On my way to the first Mom's of Multiples meetings, I called the nurses station to find out the results to the exams. I was told that all were unchanged except for Grayson whose eyes were the best!!! My face lit up as I was stuck in dreadful traffic to know that my little boy who has been the underdog throughout their first few weeks of life...is now the best at something!!! The feeling was short lived as the following morning the doctor stopped me to tell me that his eyes were zone two stage 1. Long explanation short, you want for the stage to be 0; so him being a 1 is not terrible...but we don't want the number to creep up!!! We definitely do not want the stage to rise to be a 3 or a 4!!!!

Back to my meeting!!! I arrived at 6 ish to meet the other new and expectant moms! There were several there that night; by what I understand, more than usual. I was under the assumption that here I would be amongst women who were in my same boat. And althoughI got some WONDERFUL tips and met some amazing women, I was quickly reminded of how rare having quads really are!! I have come to find our situation "normal"...I live it everyday. It is when I say that I have quad boys and I see the faces drop...I realize we are not normal...even among multiples!

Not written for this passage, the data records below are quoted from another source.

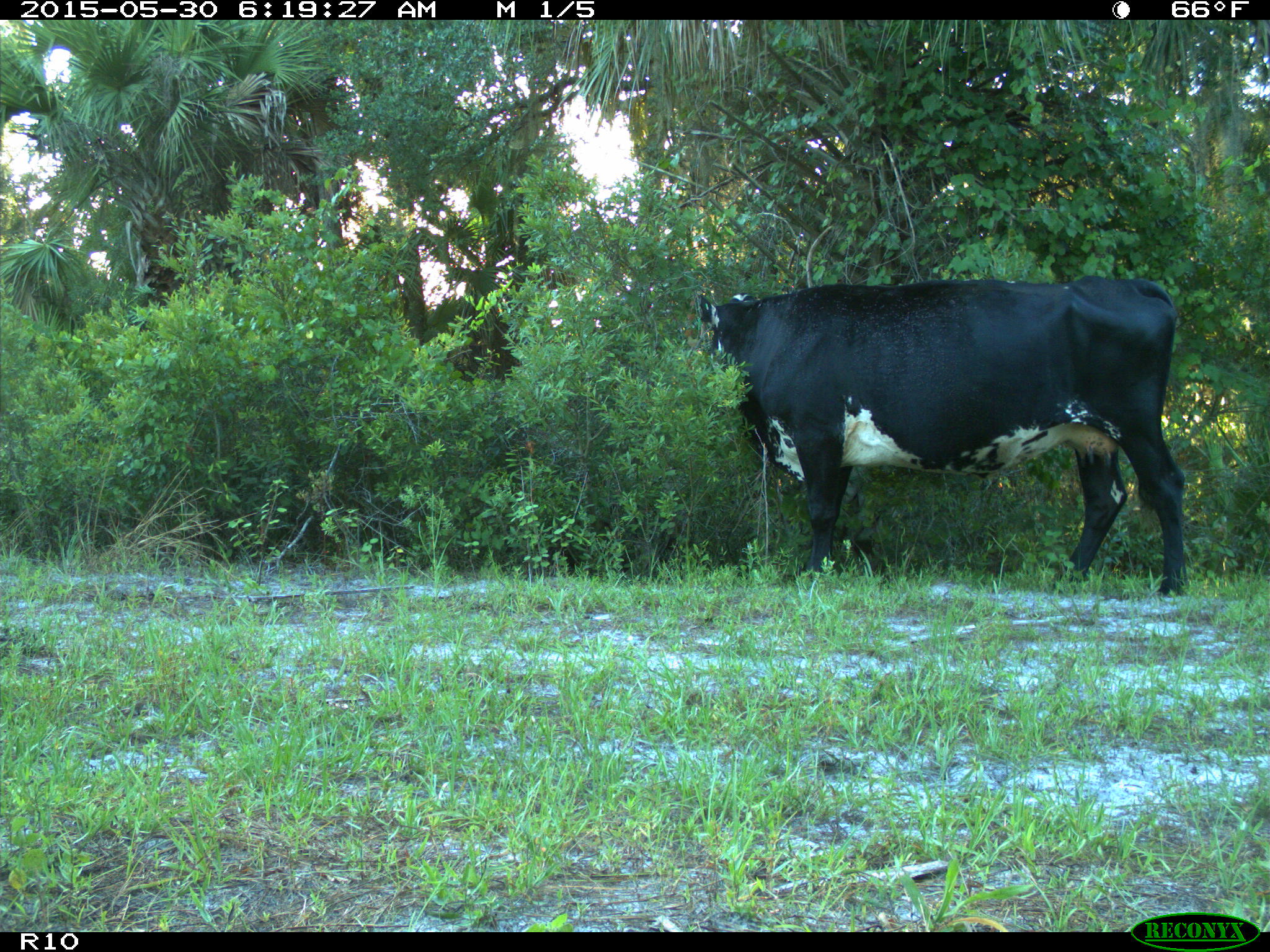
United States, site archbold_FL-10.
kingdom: Animalia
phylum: Chordata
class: Mammalia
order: Artiodactyla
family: Bovidae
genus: Bos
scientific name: Bos taurus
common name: domestic cow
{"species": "Bos taurus (domestic cow)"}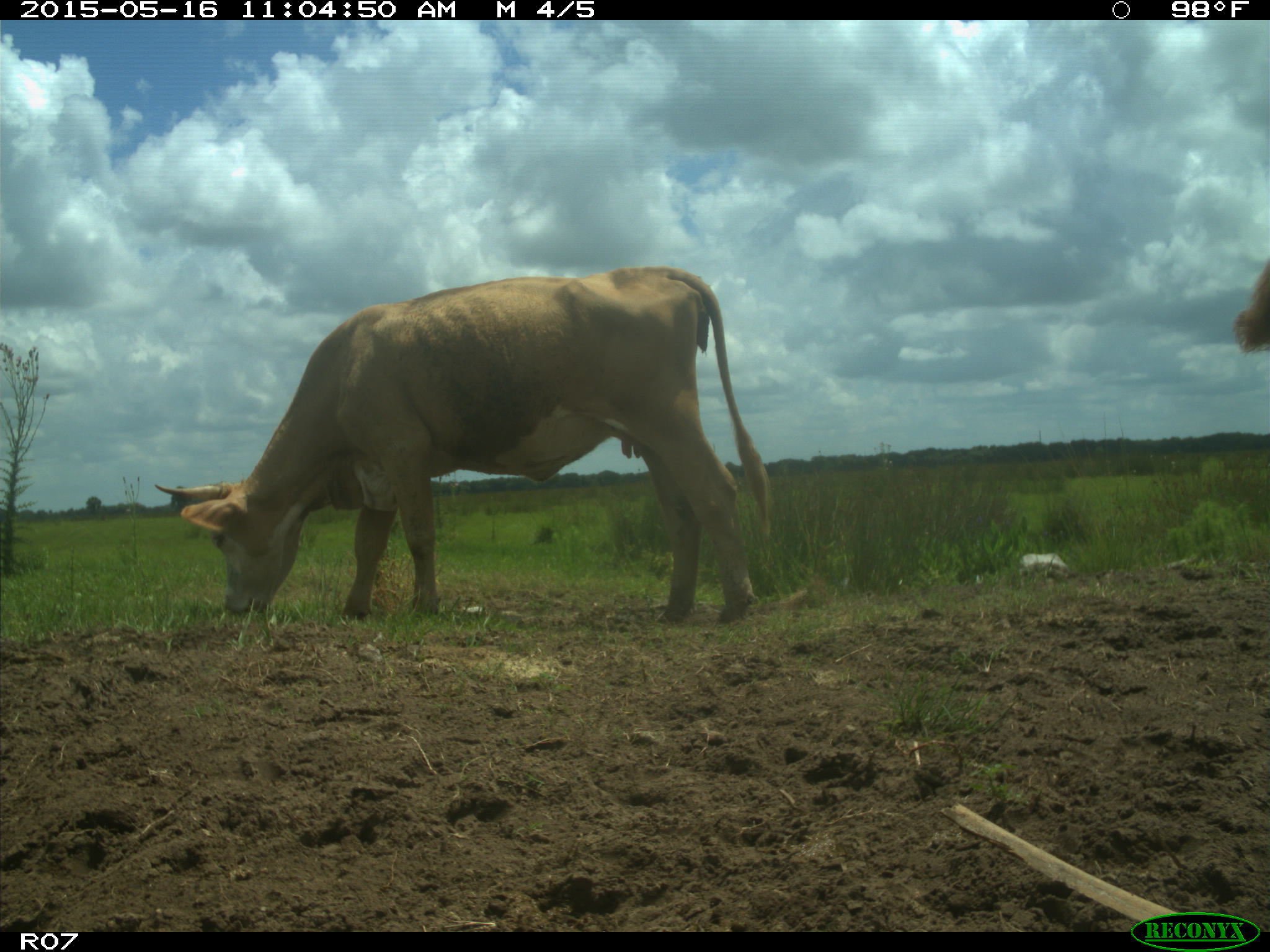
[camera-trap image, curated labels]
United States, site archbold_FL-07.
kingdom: Animalia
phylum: Chordata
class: Mammalia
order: Artiodactyla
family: Bovidae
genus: Bos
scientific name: Bos taurus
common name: domestic cow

We ended the week with the doctors coming to the conclusion that Camden's hernia was the cause of his issues and he is doing quite well; full feeds and only the .5 litres of oxygen which is no longer given through the Vapotherm...just the wall! After receiving the full course of antibiotics and receiving blood, Brock is on the rise. He is still bradying and having frequent apneas; however, it is not nearly as bad as they were. His oxygen is slowly being weened back to where it was prior to him getting sick along with his feeds. Grayson's lungs were filling back with fluid causing his oxygen support to be increased; but after receiving lasics (which he will get daily for weeks up to months) he is weening back down (a blood transfusion was also given to perk him up)! Keaton is being a good boy; just chilling out where he has been.

 I couldn't imagine life any differently; I embrace my family of six and am so proud at how far my boys have come, despite the minor setbacks we encounter daily. When I look into the precious little eyes of my boys', I am left in awe as to how wonderful of a life we have been given!


Dad kangarooing Cam and Grayson

1st half of a family photo

Brock being a sweet boy




Keaton thinking

Grayson's new favorite position...we cal it the "hallelujah"!